#### Document passage
#####
Subsequently, between February 2004 and July 2005, that is for
approximately seventeen months, courts at two levels examined issues
related to payment of an invoice and the liquidation of the first
applicant's advance payment. The Court notes that the applicants have
made no specific complaints in respect of the proceedings concerning
the maintenance of the second applicant after 4 December 2001.
- The
Government objected that, in view of the Constitutional Court's
judgment of 4 February 2004, the applicants could no longer claim to
be victims of the alleged violation of their right to a hearing
within a reasonable time in the proceedings concerning the
maintenance of the second applicant. As regards the parts of the
proceedings which concerned the divorce of the second applicant's
parents and his custody, the application was inadmissible as the
applicants had filed it more than six months after the delivery of
the final decisions on the relevant issues.
- According
to the applicants, they did not obtain appropriate just satisfaction
at domestic level.
- The
proceedings were conducted before the District Court in Zvolen under
a single case number notwithstanding that they concerned the
determination of several inter-related issues, such as the divorce of
the second applicant's parents and the exercise of parental rights
and obligations. The Constitutional Court refused to consider the
period during which the divorce and custody had been determined as
final decisions on those issues had been given prior to the
introduction by the applicants of their complaint under Article 127
of the Constitution.
- The Court, in accordance with its practice, considers
it appropriate to examine the overall length of the proceedings. In
doing so it must however take into consideration the fact that the
applicants' first constitutional complaint was only directed at the
proceedings before the first-instance court. This fact has to be
taken into account when determining the merits of this part of the
application and, if appropriate, the applicants' claims for just
satisfaction under Article 41 of the Convention (Solárová
and Others v. Slovakia, no. 77690/01, § 42, 5
December 2006). Similarly, the Court notes that the first applicant
did not complain to the Constitutional Court about delays in the
proceedings concerning the amount which he had paid in advance at the
District Court's request.
- The
question whether the applicants can still claim to be victims, within
the meaning of Article 34 of the Convention, of a violation of their
right to a hearing within a reasonable time falls to be
determined in the light of the principles recently established under
the Court's case-law (Cocchiarella v. Italy [GC],
no. 64886/01, §§ 69-107, ECHR 2006 ... and
Scordino v. Italy (no. 1) [GC], no. 36813/97, §§
178-213, ECHR 2006 - ...).
#####
#### Supplied material
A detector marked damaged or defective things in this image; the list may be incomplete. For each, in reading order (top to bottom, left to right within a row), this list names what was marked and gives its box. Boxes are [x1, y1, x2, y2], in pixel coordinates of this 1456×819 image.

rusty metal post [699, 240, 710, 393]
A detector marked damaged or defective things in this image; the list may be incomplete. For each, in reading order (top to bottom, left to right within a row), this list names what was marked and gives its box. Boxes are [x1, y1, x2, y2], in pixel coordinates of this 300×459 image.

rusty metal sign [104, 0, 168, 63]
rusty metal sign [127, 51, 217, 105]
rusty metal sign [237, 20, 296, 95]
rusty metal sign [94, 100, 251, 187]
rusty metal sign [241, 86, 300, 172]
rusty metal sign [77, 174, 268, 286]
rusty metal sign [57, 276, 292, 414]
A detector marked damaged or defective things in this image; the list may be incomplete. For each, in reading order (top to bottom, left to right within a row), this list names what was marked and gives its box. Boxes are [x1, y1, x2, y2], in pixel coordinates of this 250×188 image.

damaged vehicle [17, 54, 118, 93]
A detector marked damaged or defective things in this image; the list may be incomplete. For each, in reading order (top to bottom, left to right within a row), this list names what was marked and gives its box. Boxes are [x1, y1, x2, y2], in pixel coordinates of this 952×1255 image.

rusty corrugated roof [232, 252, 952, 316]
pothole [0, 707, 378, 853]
#####
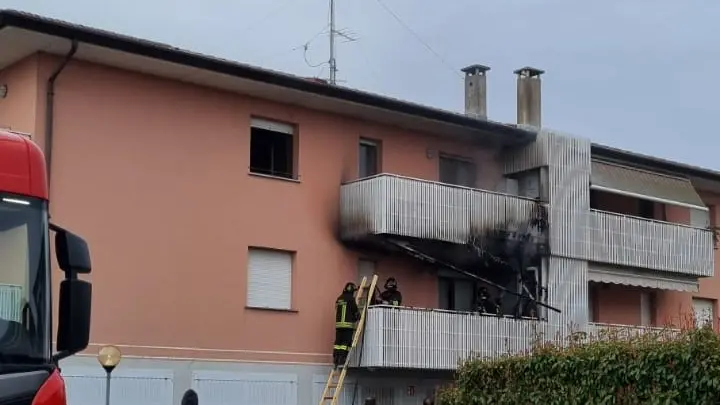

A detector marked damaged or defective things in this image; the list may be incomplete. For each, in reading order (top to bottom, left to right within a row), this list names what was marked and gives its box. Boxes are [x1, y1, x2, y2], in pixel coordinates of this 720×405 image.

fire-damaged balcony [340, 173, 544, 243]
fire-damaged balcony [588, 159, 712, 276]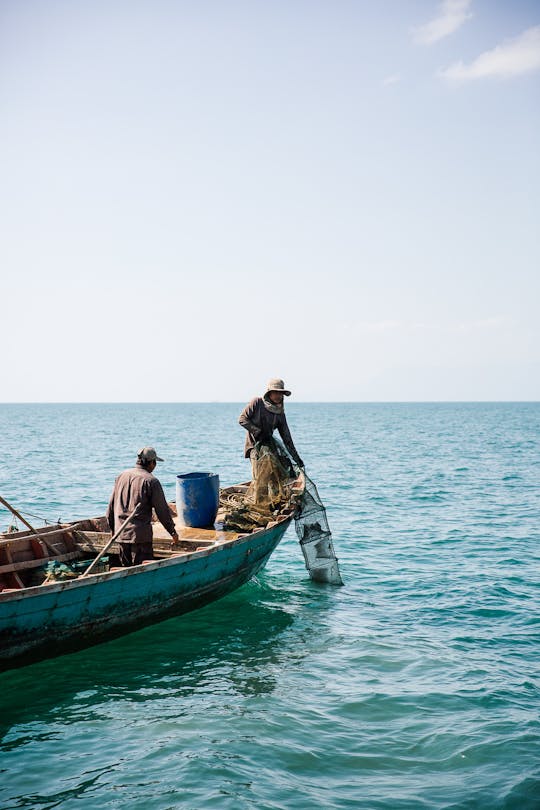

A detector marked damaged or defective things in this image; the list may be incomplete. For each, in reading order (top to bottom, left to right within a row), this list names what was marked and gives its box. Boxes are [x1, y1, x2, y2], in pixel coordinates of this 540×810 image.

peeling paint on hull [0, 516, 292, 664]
#####
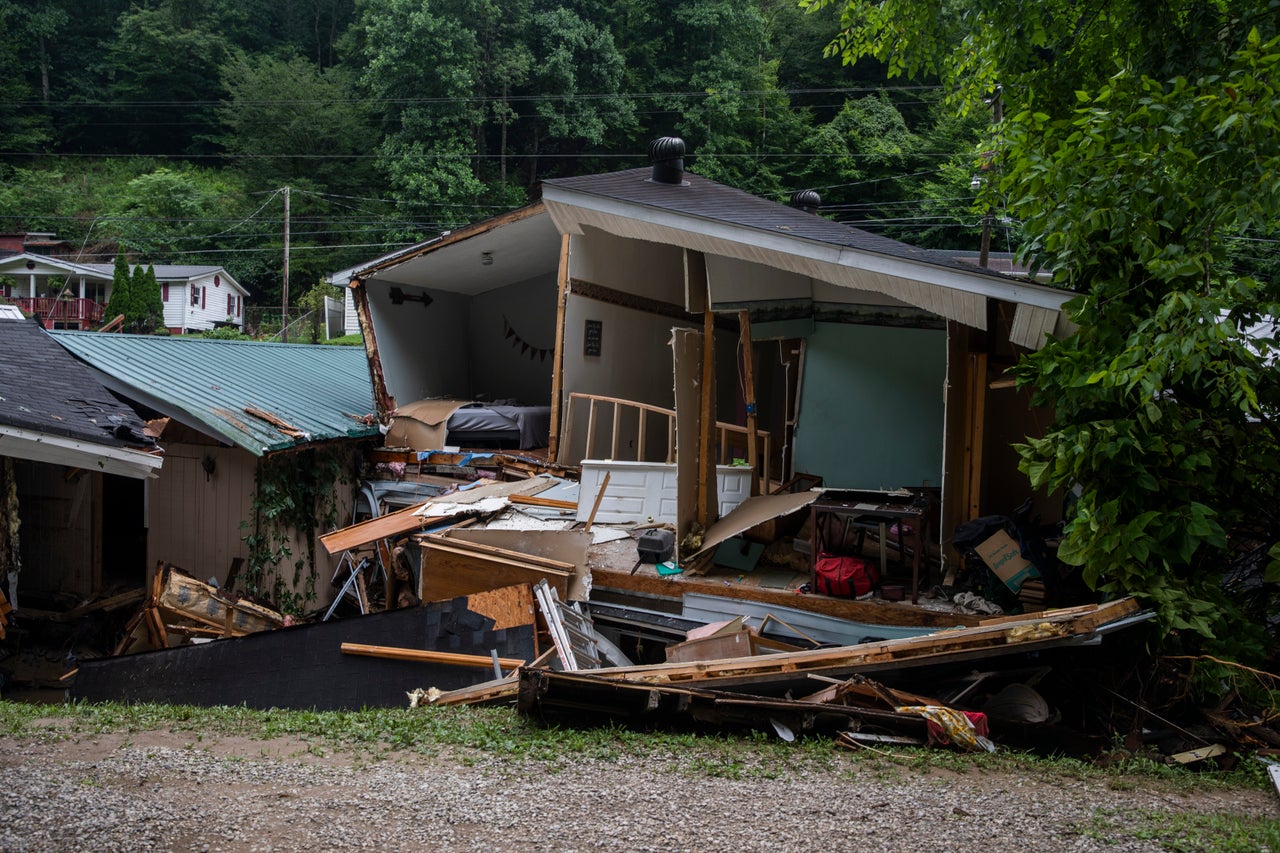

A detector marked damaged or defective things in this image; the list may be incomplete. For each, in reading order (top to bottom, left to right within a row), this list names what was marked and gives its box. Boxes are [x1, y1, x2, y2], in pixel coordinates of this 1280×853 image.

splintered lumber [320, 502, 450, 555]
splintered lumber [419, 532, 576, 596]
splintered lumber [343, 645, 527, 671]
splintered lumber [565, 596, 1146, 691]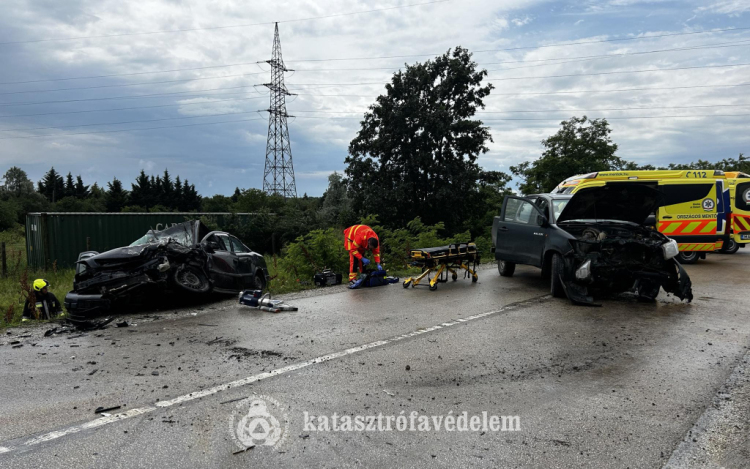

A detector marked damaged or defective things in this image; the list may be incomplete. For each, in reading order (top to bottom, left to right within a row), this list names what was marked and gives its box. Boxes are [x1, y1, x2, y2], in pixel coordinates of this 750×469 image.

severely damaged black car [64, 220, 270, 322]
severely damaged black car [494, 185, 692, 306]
#####
#### What needs to be done
Resume the court judgment passage on the length of the maintenance proceedings, starting right after its last sentence.

#### Answer to the exercise
- The
Constitutional Court, after having analysed a part of the proceedings
complained of in the light of the criteria which the Court also
applies, awarded the applicants the equivalent of approximately 370
euros each on 4 February 2004. That amount corresponds approximately
to 11 per cent of what the Court would be likely to award the
applicants in accordance with its practice. The low amount of just
satisfaction awarded to the applicants by the Constitutional Court,
as compared with the amounts usually granted by the Court, alone
leads to the conclusion that the redress provided to them at domestic
level was insufficient. In these circumstances, the argument that the
applicants have lost their status as “victims” cannot be
upheld.
- The
Court notes that this complaint is not manifestly ill-founded within
the meaning of Article 35 § 3 of the Convention. It further
notes that it is not inadmissible on any other grounds. It must
therefore be declared admissible.
2. The other complaints under Article 6 § 1
- The
Court notes that the first applicant did not appeal against the
divorce and custody judgments. The applicants did not request the
exclusion of judges who had determined the maintenance issue. In any
event, the Court finds no reason for disagreeing with the
Constitutional Court's view that there was nothing to indicate that
the judges involved had been biased or that the ordinary courts had
not respected the applicants' right under Article 6 § 1 to a
fair hearing by an impartial tribunal.
- It
follows that this part of the application is manifestly ill-founded
and must be rejected in accordance with Article 35 §§ 3 and
4 of the Convention.
B. Merits
- The
applicants argued that the proceedings had lasted an excessively long
time mainly due to the conduct of the District Court in Zvolen.
- The
Government, with reference to the Constitutional Court's finding,
admitted that the complaint was not unsubstantiated.
- The
Court reiterates that the reasonableness of the length of proceedings
must be assessed in the light of the circumstances of the case and
with reference to the following criteria: the complexity of the case,
the conduct of the applicant and the relevant authorities and what
was at stake for the applicant in the dispute (see, among many other
authorities, Frydlender v. France [GC], no. 30979/96, §
43, ECHR 2000-VII). In cases relating to civil status, what is at
stake for the applicant is also a relevant consideration, and special
diligence is required in view of the possible consequences which the
excessive length of proceedings may have, notably on enjoyment of the
right to respect for family life (Laino v. Italy [GC], no.
3158/96, § 18, ECHR 1999-I).
- The
proceedings concerned divorce and parental rights and obligations.
What was at stake for the applicants therefore called for special
diligence. The case was not particularly complex notwithstanding that
expert opinions were needed with a view to establishing the situation
of the persons concerned. The parties by their conduct contributed to
a certain extent to the length of the proceedings. In particular, the
first applicant excused himself from attending three hearings in 1997
and he twice challenged the District Court judge. The first applicant
and the plaintiff respectively challenged the two experts appointed
to submit an opinion.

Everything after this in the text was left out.